The goal of the Kinetics dataset is to help the computer vision and machine learning communities advance models for video understanding. Given this large human action classification dataset, it may be possible to learn powerful video representations that transfer to different video tasks.
While creating and sharing video content can be fun and engaging, it's also essential to approach the topic with sensitivity. For instance, some compilation videos may include reactions or moments that could be considered humorous by some but off-putting by others, sometimes referred to colloquially as the "puke" factor. It's crucial for creators to consider their audience and the potential impact of their content.
I recommend and ensuring your browser's security settings and antivirus software are up to date. If you were looking for a specific video or topic, please provide more context so I can help you find legitimate sources.
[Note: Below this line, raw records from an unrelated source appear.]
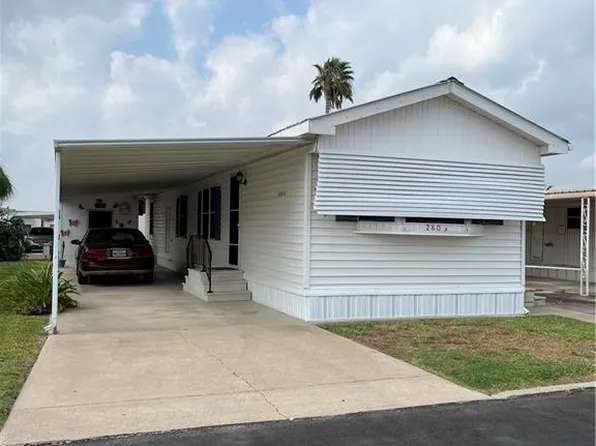 2802 Mesa Verde Dr, Weslaco, TX 78596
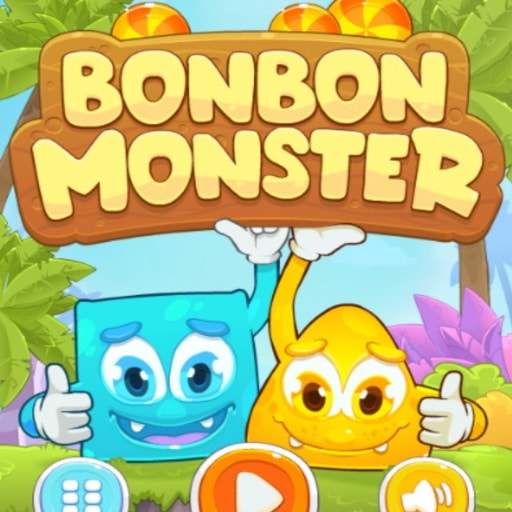 bonbon monsters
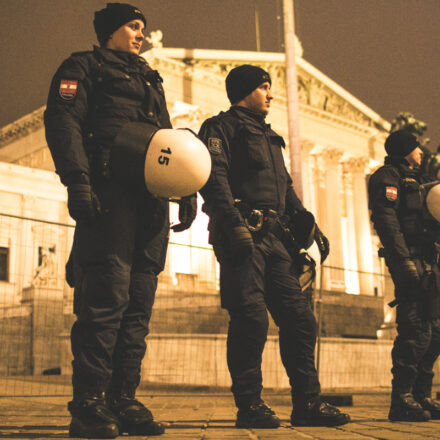 Gegendemonstration Akademikerball @ Wien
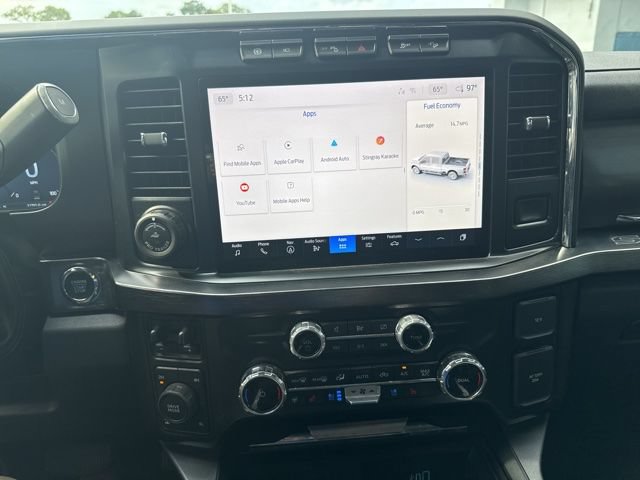Certified 2024 Ford F250 Lariat w/ Lariat Ultimate Package AWD/4WD image 12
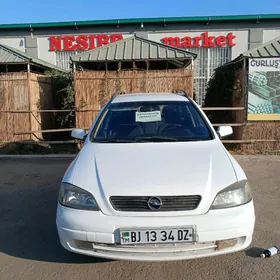 Opel Astra 2001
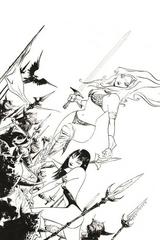 Vampirella / Red Sonja [1:25] #11 (2020) Comic Books Vampirella / Red Sonja Prices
primarily link to creators focused on positive lifestyle content, such as: Art and Business Alina Blossom
While creating and sharing video content can be fun and engaging, it's also essential to approach the topic with sensitivity. For instance, some compilation videos may include reactions or moments that could be considered humorous by some but off-putting by others, sometimes referred to colloquially as the "puke" factor. It's crucial for creators to consider their audience and the potential impact of their content.
I recommend and ensuring your browser's security settings and antivirus software are up to date. If you were looking for a specific video or topic, please provide more context so I can help you find legitimate sources.
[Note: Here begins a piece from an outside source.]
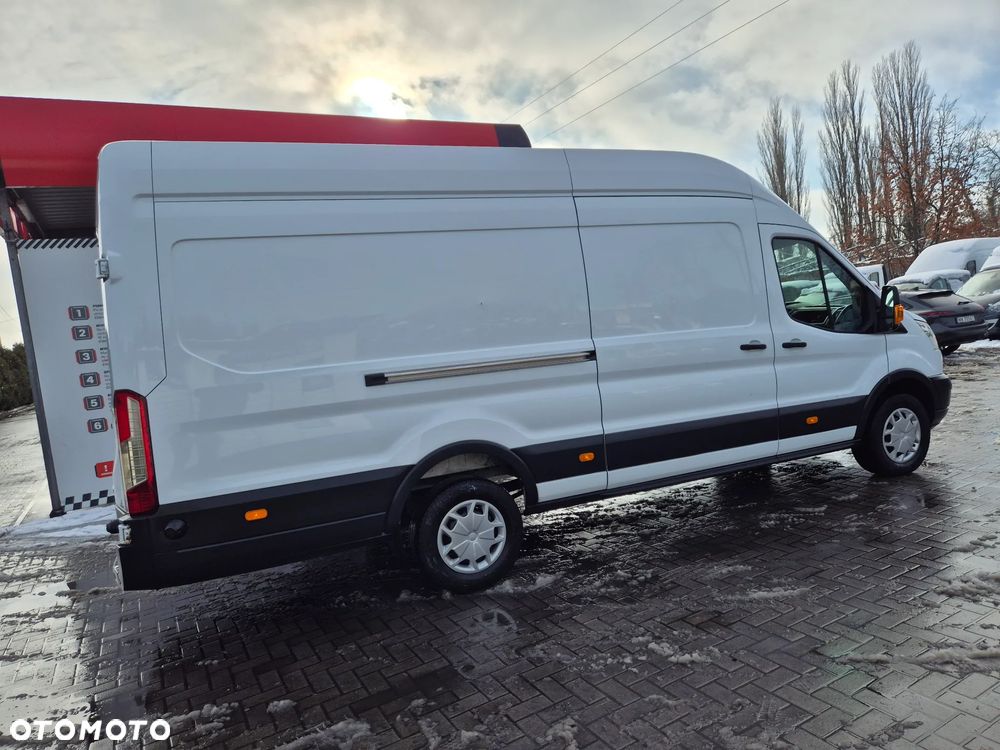 Ford TRANSIT L4 H3 MAX  KLIMA SUPER STAN - 13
primarily link to creators focused on positive lifestyle content, such as: Art and Business Alina Blossom
1. Possible to use ImageNet checkpoints?
We allow finetuning from public ImageNet checkpoints for the supervised track -- but a link to the specific checkpoint should be provided with each submission.
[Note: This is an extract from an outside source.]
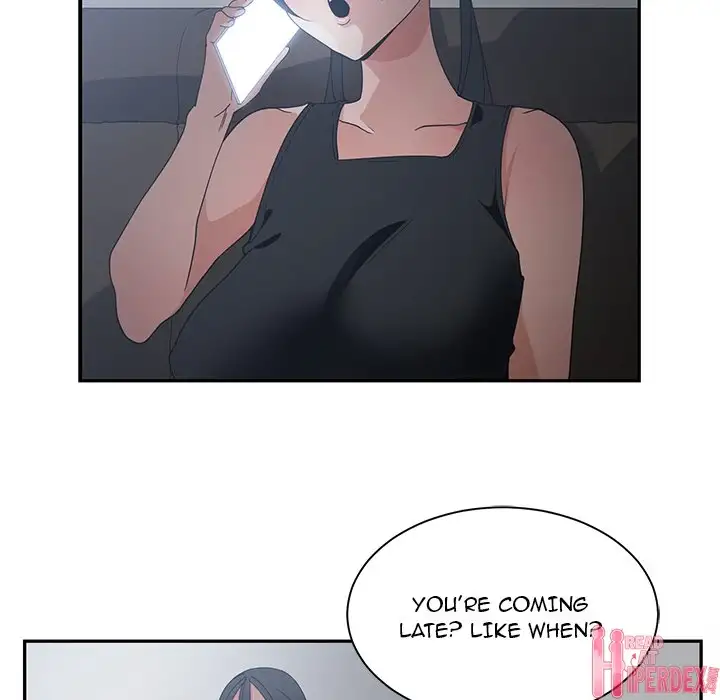 C****hood Friends Chapter 11 - Page 69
2. Possible to use optical flow?
Flow can be used as long as not trained on external datasets, except if they are synthetic.
video+title+aleblossom+puke+compilation+cam+new
3. Can we train on test data without labels (e.g. transductive)?
No.
While creating and sharing video content can be
4. Can we use semantic class label information?
Yes, for the supervised track.
video+title+aleblossom+puke+compilation+cam+new
5. Will there be special tracks for methods using fewer FLOPs / small models or just RGB vs RGB+Audio in the self-supervised track?
We will ask participants to provide the total number of model parameters and the modalities used and plan to create special mentions for those doing well in each setting, but not specific tracks.